Spaghetti, trzeba będzie zrobić jutro, czyli problem z głowy...
Pochowałam produkty, i poszłam pod prysznic. To był rzeczywiście udany dzień. Krzysiek coraz bardziej mi imponuje, pomaga chorym dzieciakom, sam świetnie się sprawdza w roli ojca, w dodatku samotnego ojca...
Położyłam się przez chwile wracałam wspomnieniami do tego spotkania, zasnęłam nawet nie wiem kiedy.


Zegarek obudził mnie jak zwykle.
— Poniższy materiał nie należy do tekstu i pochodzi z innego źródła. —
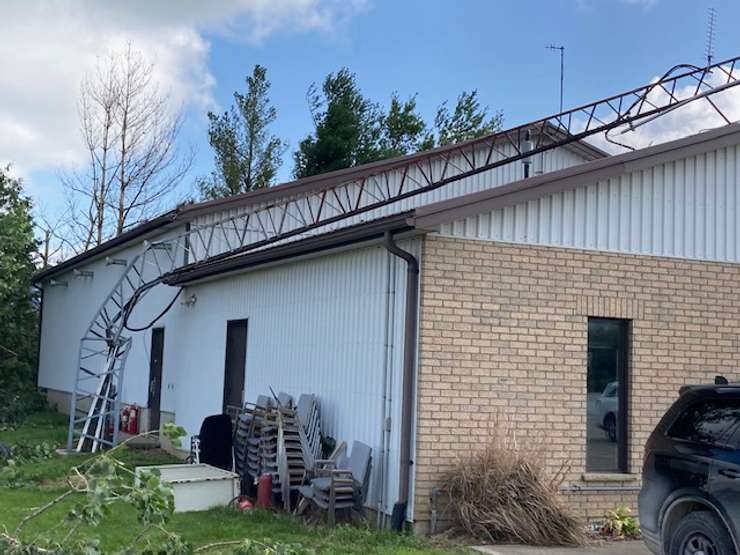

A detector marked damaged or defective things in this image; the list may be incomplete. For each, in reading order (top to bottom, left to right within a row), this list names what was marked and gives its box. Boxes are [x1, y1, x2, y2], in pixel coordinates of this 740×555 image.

damaged roof edge [410, 122, 740, 231]
damaged roof edge [163, 211, 416, 284]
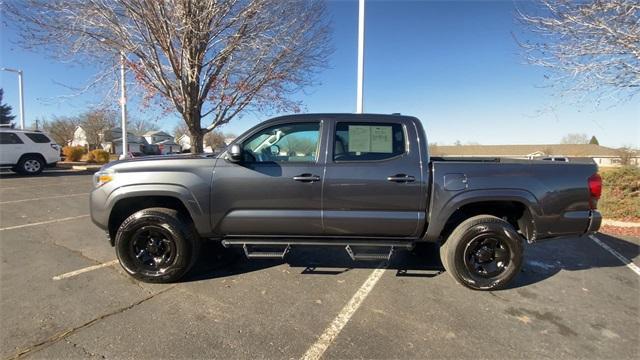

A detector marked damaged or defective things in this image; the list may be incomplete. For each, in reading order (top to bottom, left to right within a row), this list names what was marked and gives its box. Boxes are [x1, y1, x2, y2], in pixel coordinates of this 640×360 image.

pavement crack [6, 286, 176, 358]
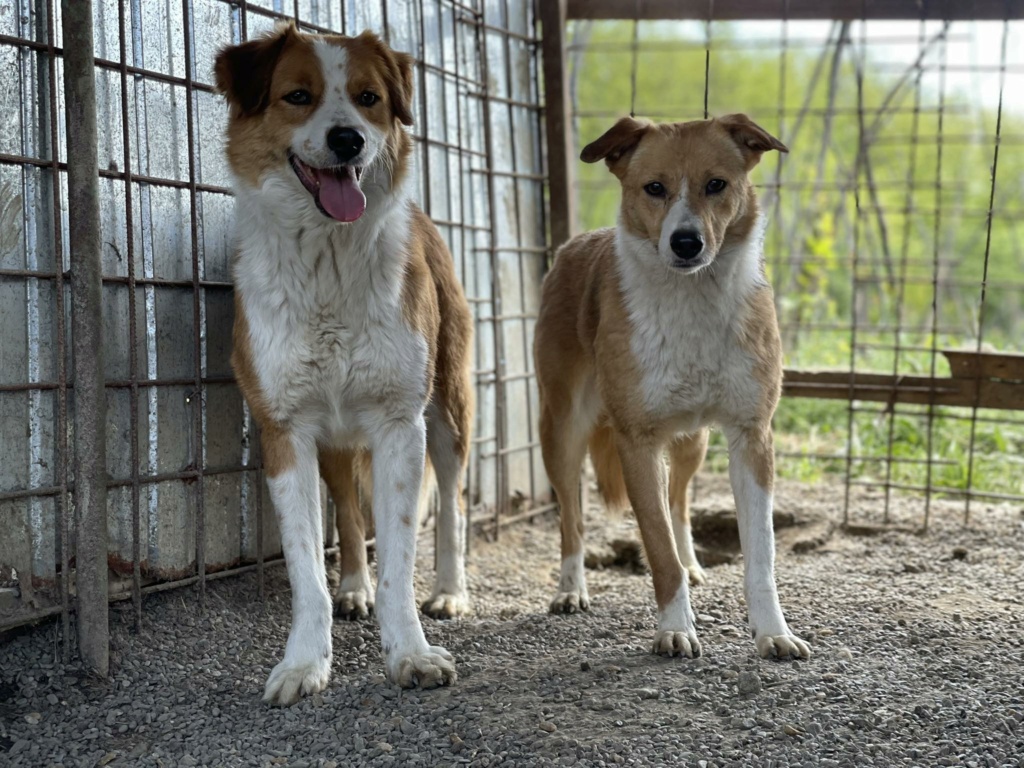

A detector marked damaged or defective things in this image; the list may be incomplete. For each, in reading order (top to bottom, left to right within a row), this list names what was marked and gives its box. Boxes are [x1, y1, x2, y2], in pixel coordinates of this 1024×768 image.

rusty metal bar [61, 0, 110, 679]
rusty wire fence panel [0, 0, 552, 651]
rusty wire fence panel [565, 6, 1024, 532]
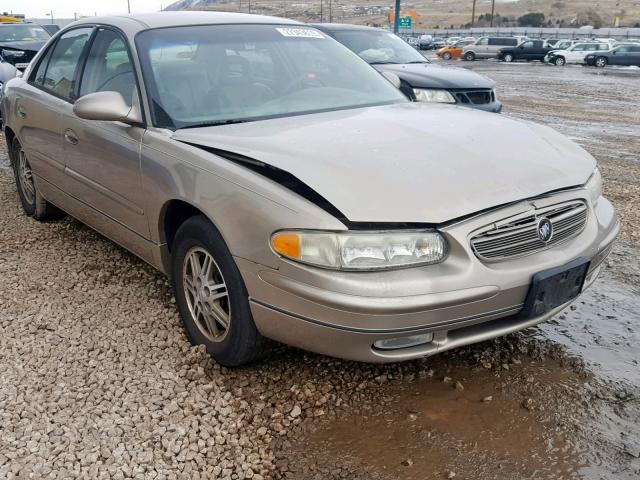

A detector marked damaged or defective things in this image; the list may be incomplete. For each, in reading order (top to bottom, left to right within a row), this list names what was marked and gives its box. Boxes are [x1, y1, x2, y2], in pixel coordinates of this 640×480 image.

dented hood [171, 103, 596, 223]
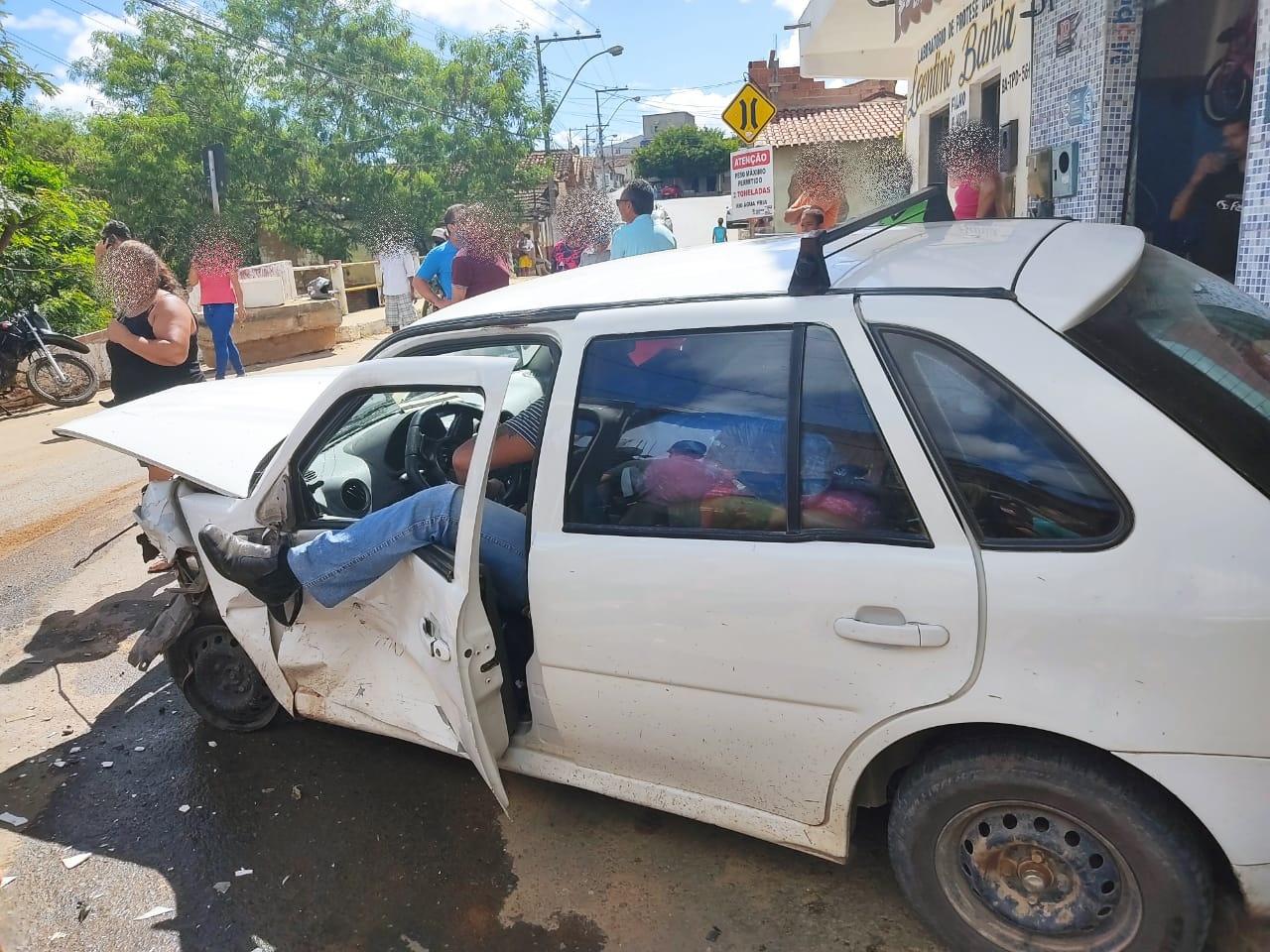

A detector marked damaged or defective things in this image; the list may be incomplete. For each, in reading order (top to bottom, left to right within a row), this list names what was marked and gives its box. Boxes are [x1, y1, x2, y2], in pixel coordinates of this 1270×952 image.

bent hood [55, 368, 345, 495]
damaged white sedan [60, 195, 1270, 952]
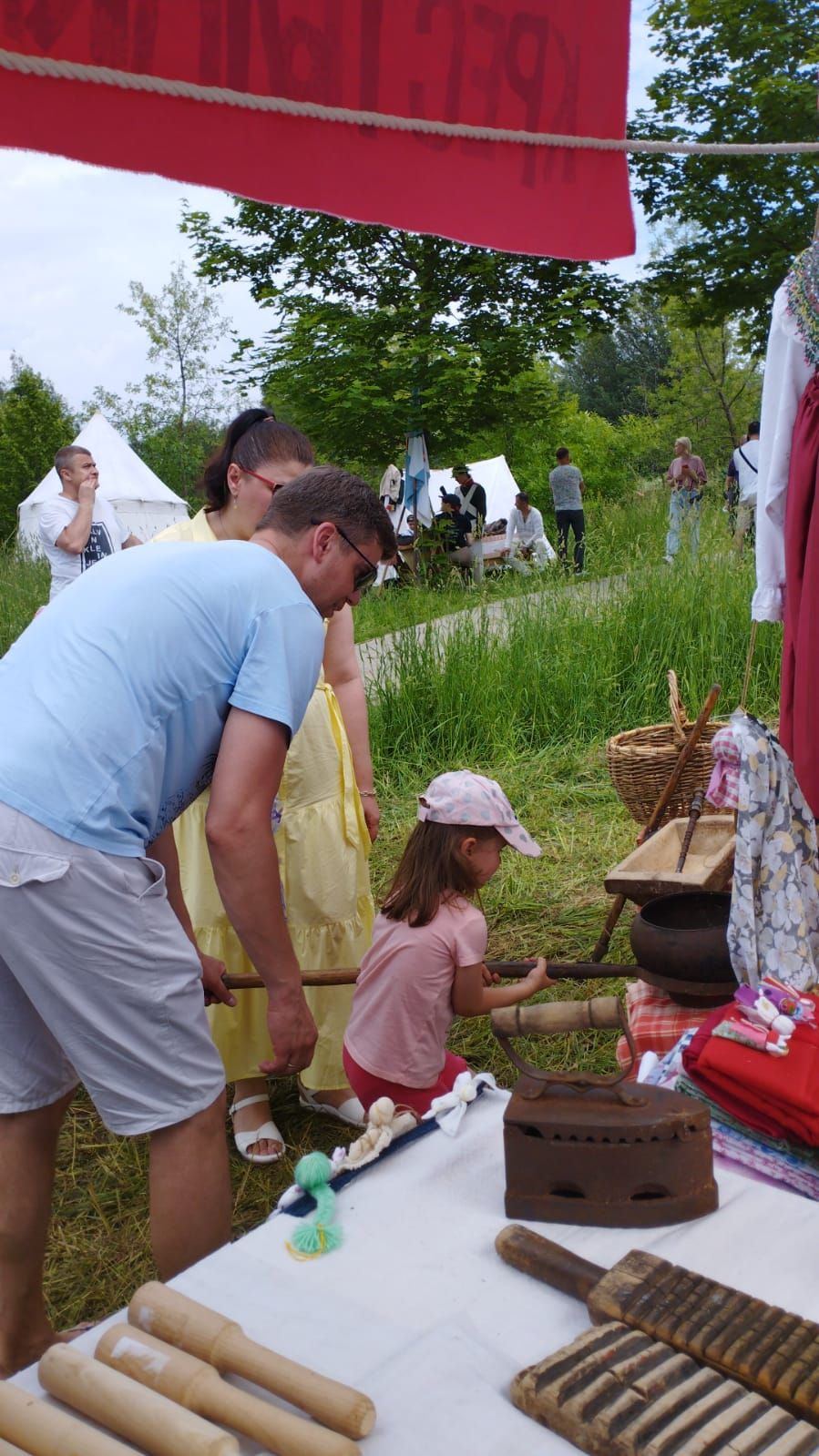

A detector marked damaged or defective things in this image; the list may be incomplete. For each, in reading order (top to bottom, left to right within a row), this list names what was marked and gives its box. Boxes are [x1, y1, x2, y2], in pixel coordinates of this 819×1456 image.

rusty iron handle [495, 1223, 603, 1304]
Początek dnia - rutyna, prysznic, ząbki, makijaż, jak zdążę to kawa i do pracy...
W nocy jakieś głupoty mi się śniły, sama nie wiem co ale generalnie nie wyspałam się. Miałam nadzieję, że dzisiejszy dzień będzie spokojny...
Wyruszyliśmy na patrol
- jak tam u Ciebie w domu? - spytał Krzysiek
- no a wiesz nawet trochę lepiej ostatni
- tak?
- no chyba po tej mojej ostatniej rozmowie trochę się uspokoiło, tylko, że wiesz to już jest taka sytuacja, ten problem trwa wiele lat i to nie jest tak, że jest rozwiązany, ja tylko czekam tak naprawdę co mój ojciec znowu wymyśli
- a ja wczoraj po tej kolacji na Tośka nakrzyczałem
- no to kurde czemu?
- aa teraz się zastanawiam czy mi nie będzie tego pamiętał po latach, no czemu? podjechaliśmy pod dom wyciągam zakupy z bagażnika, taka no i proszę go żeby sobie grzecznie stanął z boku i zaczekał, a Tosiek jak to Tosiek wygłupiał się, potknął się o krawężnik przewrócił się na drogę, kurde serce mi stanęło na chwilę, dzięki Bogu, że nic nie jechało
- no ale stary tym to Ty się w ogóle nie przejmuj, tu chodziło o jego bezpieczeństwo, on też się musi nauczyć, że pewnych rzeczy w pewnych miejscach robić nie wolno
- no tak tylko jak tak na niego nakrzyczę to później mam wyrzuty sumienia
- no to wiesz jest zupełnie inna sytuacja, mój stary to się darł na mnie o wszystko, zupełnie o wszystko, w ogóle bez powodu, zupełnie nie chodziło o moje bezpieczeństwo czy niebezpieczeństwo to to zresztą w ogóle była najmniej istotna sprawa
- a dobra zmieńmy temat  bo smutkiem powiało..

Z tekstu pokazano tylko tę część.